The Norwich Radical was born in the student movement, and we continue to play an active role within it. We recognise that while official structures are not the sum total of the movement, they are undeniably important. After a momentous year for the National Union of Students, studying it is more important than ever for understanding the political consciousness of the student movement. As we move into election season for the new NUS President, Vice Presidents and National Executive Council, we contacted all candidates in those elections and offered them the space to write about their election campaigns, why they are standing and their vision for NUS.

Submissions are unedited, and are being published in the order we receive them. This candidate is standing for the NEC Block of 15.

In 2015, I went to my first ever demo (#GrantsNotDebt on Nov 4), and the experience quite literally changed my life. It made me understand what activism really meant. It’s hard to explain why this is so significant to me, but growing up in Indonesia and being of Indian origin, having only ever seen corruption in both these countries, I always had frustrations about politics. I never thought that those frustrated thoughts could be turned into anything; that they meant something in another part of the world; that challenging systems and governments was okay or that there were various movements of people doing just that.
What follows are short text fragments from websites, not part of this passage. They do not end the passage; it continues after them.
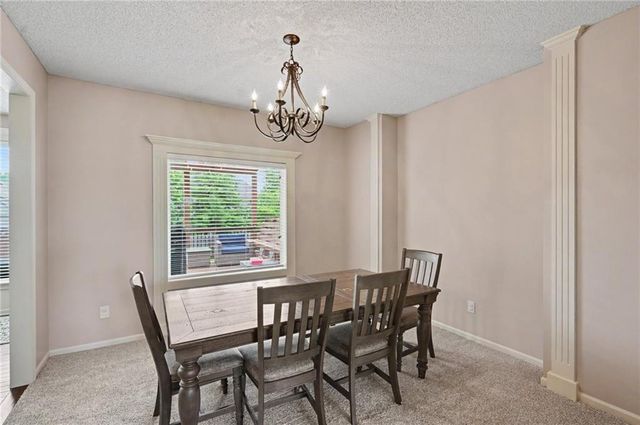 10208 Theden Circle, Lenexa, KS 66220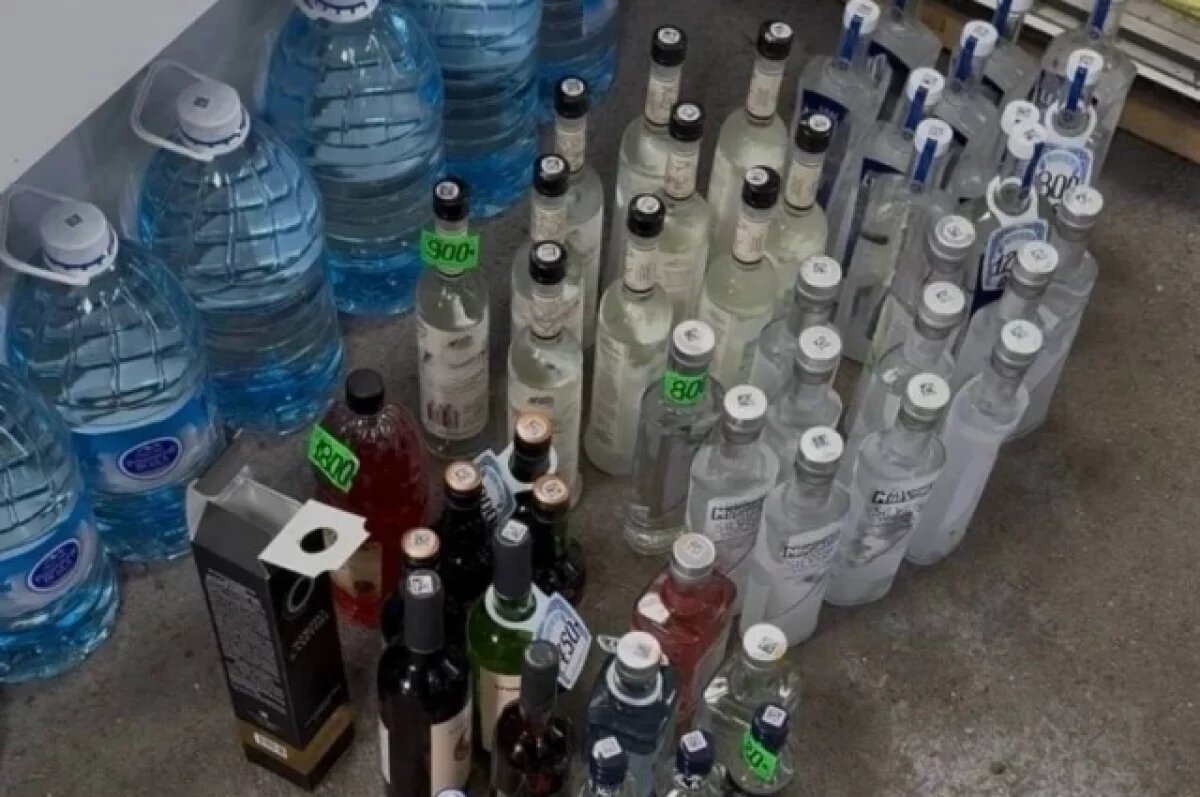    Алкоголь без маркировки и самогон изъяли в магазине на берегу Арахлея
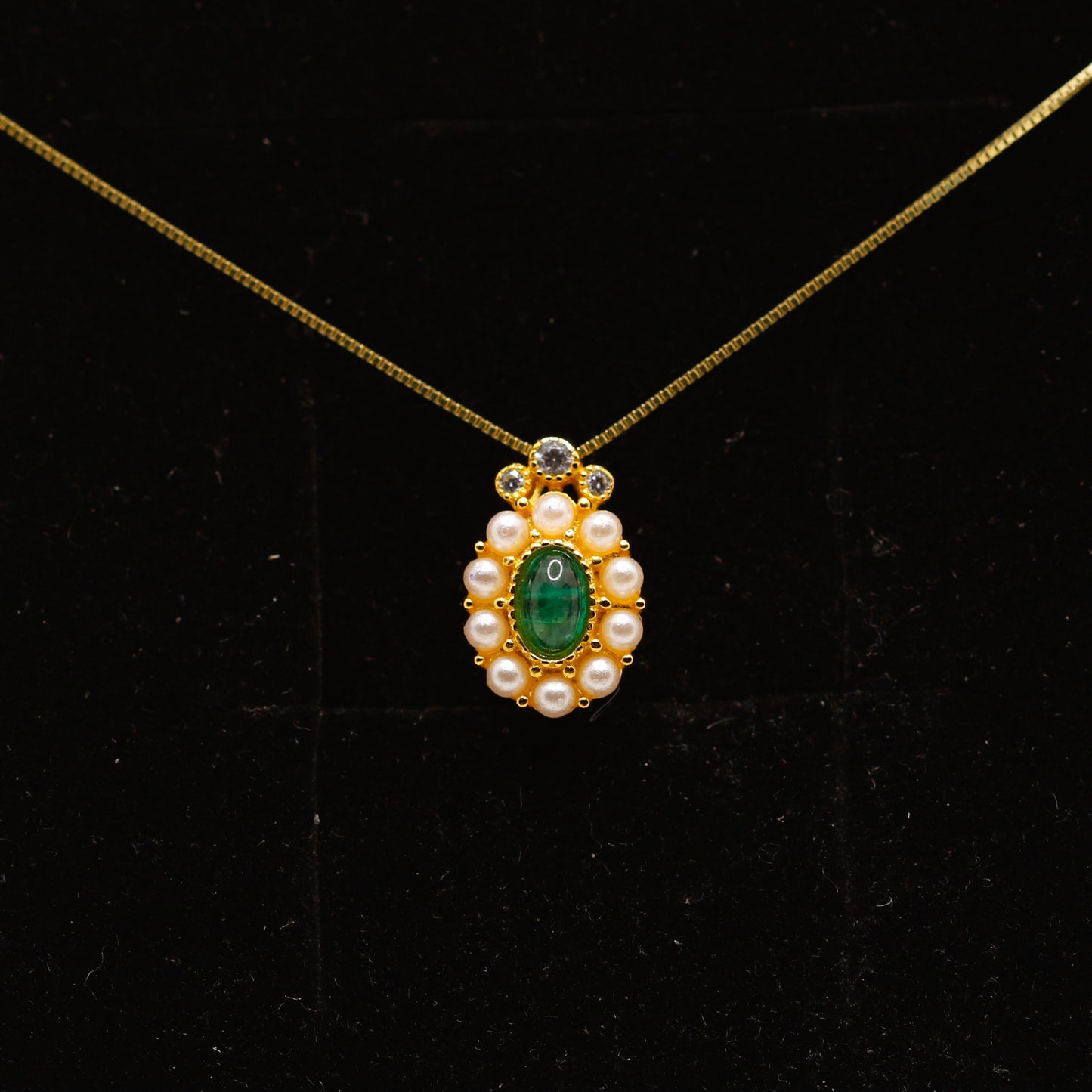 Emerald & seed pearl pendant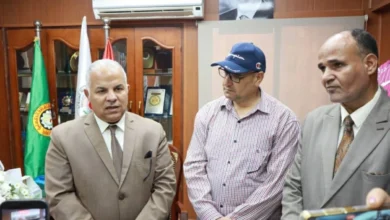 ولي أمر يعتدي على مدير مدرسة في مصر ويصيبه بجرح قطعي.. وتحرك رسمي بعد الواقعة ولي أمر يعتدي على مدير مدرسة في مصر ويصيبه بجرح قطعي.. وتحرك رسمي بعد الواقعة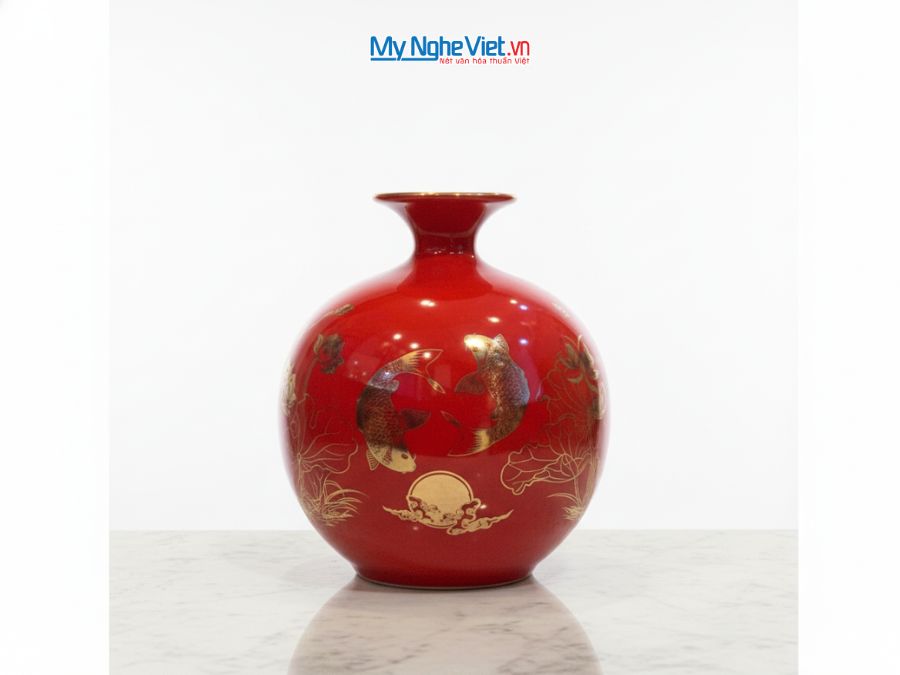 Bình Hút Tài Lộc Vẽ Nhị Cảnh Cá Sen - Vạn Sự Như Ý Nền Đỏ H18cm MNV-HBT18/3.6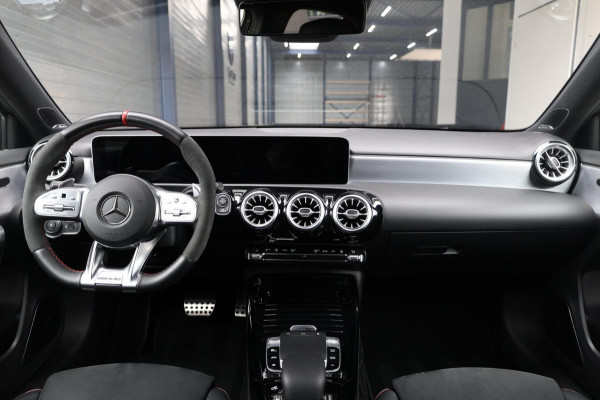 Mercedes-Benz A-Klasse AMG 35 4MATIC 306+PK MULTIBEAM/SFEER/VIRTUAL/PANO/LEER+S.VERWARMING/18"/360 CAM/ACC/ECC/12 MDN GARANTIE!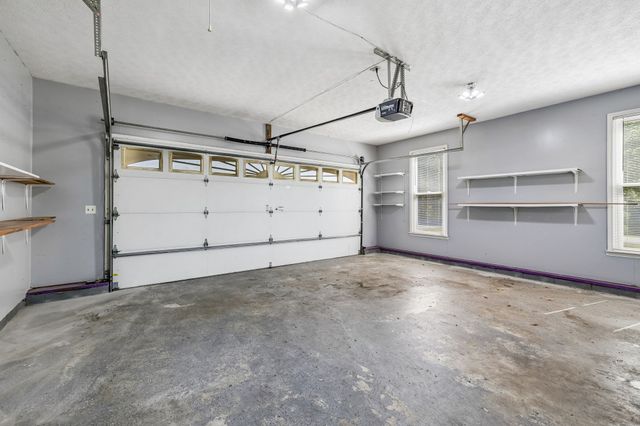 107 Keri Dr, Pleasant View, TN 37146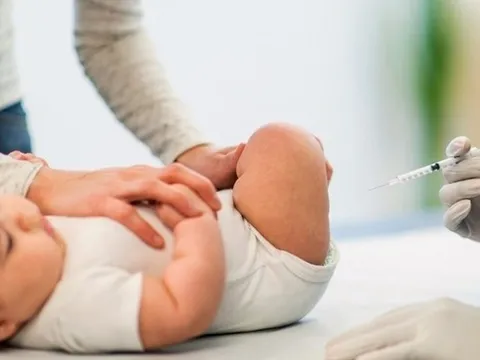 Sắp có gần 300.000 liều vaccine 5 trong 1 cho trẻ em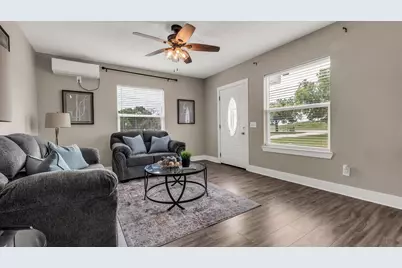 10018 Jackson Road, Krum, TX 76249 - Photo 7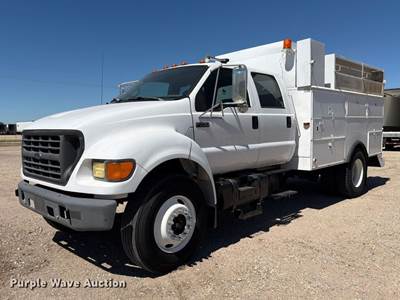 2002 Ford F750 Super Duty Utility / Service Truck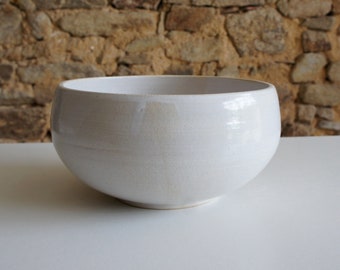 Saladier 25 x 13 cm en grès, émaillé blanc satin. Grande coupe à fruits. Poterie, vaisselle céramique, bol, décoration, cadeau.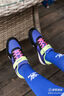 KELME/卡尔美儿童高筒足球袜过膝学生比赛训练毛巾底加厚防滑长筒袜子 彩蓝-幼儿款（27-32） 实拍图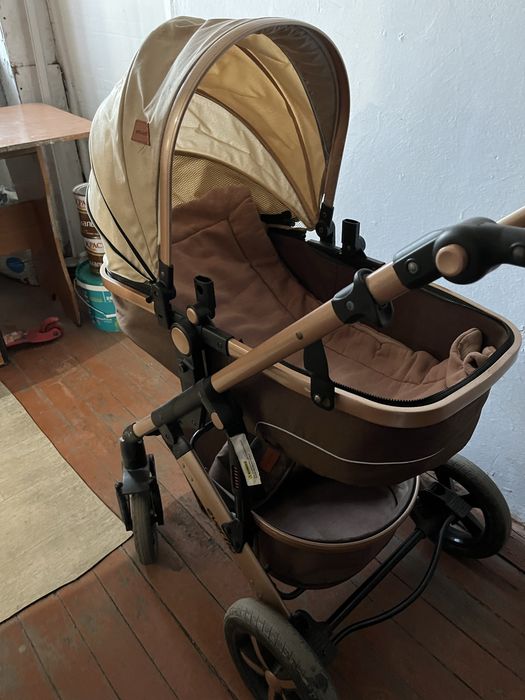 Продам детскую коляску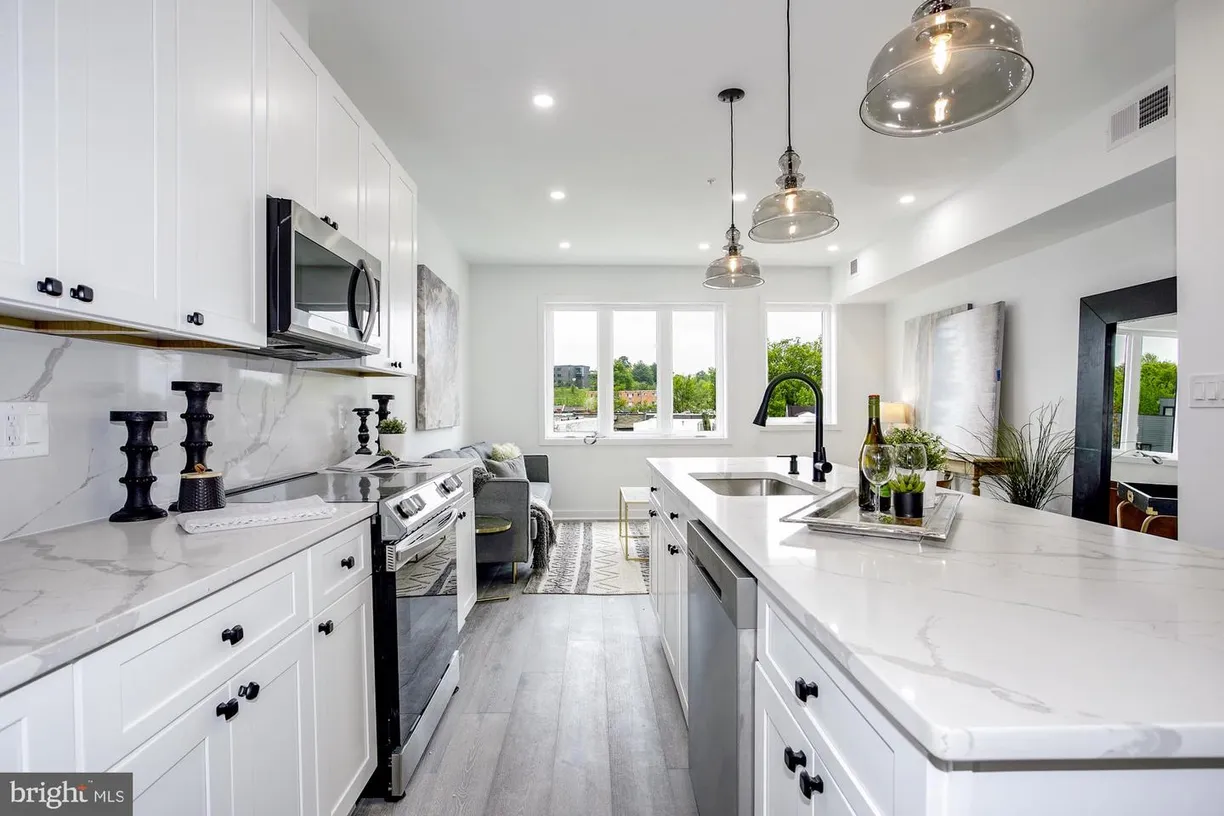 Washington Metro Area Real Estate | View 1732 Montello Ave Ne, 7 | Listing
A couple of months later I ran to be Education Officer at Arts SU (University of the Arts London’s Students’ Union), and that’s when I discovered the world of NUS more specifically. I didn’t know all that much about the NUS then, but I can see the difference that has begun in the last few months under the change of leadership.

From the introduction of regional networks, to summits, conferences, and activist training days that are open to all students not just sabbs, NUS has really made the effort to reach out to students. It’s rebuilt links with the trade unions, prioritised liberation campaigns to centre the voices of those most marginalised, and taken the steps to turn into an active campaigning body whilst still being a lobbying force behind the scenes.

Hansika 1

Turning NUS into a movement that every student knows as a campaigning body which stands up for their rights, not just as a discount card, cannot happen overnight. But the last few months have been a positive step in the right direction, and we need more of it.

Instead of spending lots of money on conventions for CEOs, NUS needs to continue to reach out to and empower students that campaign on the ground in their campuses everyday. It needs to be a movement that takes a bottom-up approach.

I stand for a free, democratic, accessible and liberated education system – one that is in the interest of students, not profit

But it also needs to be a movement that openly debates and discusses disagreements, not one that shuts them down. NUS can often feel very cliquey, and while factions are inevitable and can be healthy, they shouldn’t stop people from working with one another if they disagree on something. A united movement is one that openly debates and discusses disagreements, challenging each other in a friendly and healthy manner, and one where organising happens democratically, through elected committee members rather than friendship circles.

I’m standing for NEC on a platform of transparency and accountability for that reason. I firmly believe that those are principles that simply cannot be compromised. The NEC is elected to hold the Full Time Officers to account. Often however, FTOs get elected on manifestos that we never hear of again. There’s a very clear line between harassment and accountability; harassment is never permissible, but political accountability is important. Sometimes it is neglected, only brought up when convenient, which defeats the purpose of the manifestos and motions students vote for during conference.

Hansika 2

In my time as a student activist and officer, I’ve sat on on NUS Women’s and International Students’ Committees, campaigned against fees and the TEF, and fought for the rights of international students and all migrants, on and off campus, whether through anti-deportation campaigning or getting my university to prioritise International Students’ wellbeing. I’ve successfully kept UAL from increasing fees for continuing Home and EU students, got them to re-introduce and expand their International Orientation programs, and made sure they improve their Academic Support for International Students.

I’m also the International Rep of the National Campaign Against Fees and Cuts, and I stand for a free, democratic, accessible and liberated education system – one that is in the interest of students, not profit. The HE Reforms currently passing through parliament are some of the most disastrous reforms to Higher Education in the UK. They threaten so much more than just fee increases – they are about turning our universities into heartless businesses, forcing competition and backdoor privatisation. I want to see an NUS that stands up relentlessly to these reforms, and fights them through a diversity of tactics. Lobbying MPs is important but so is escalating the NSS boycott.

Racist border policies and xenophobia have unfortunately always existed in the UK, and today is no different, with the introduction of Prevent and the scrapping of the post-study work visa. Worse, in the current post-Brexit climate, steaming anti-immigrant rhetoric gives those views legitimation. We need an NUS that stands up unapologetically for migrants, and for those most marginalised in our society. I believe that our National Union of Students needs to continue being at the forefront of fighting injustice and inequality across society. In the kind of world we live in, it can be nothing less.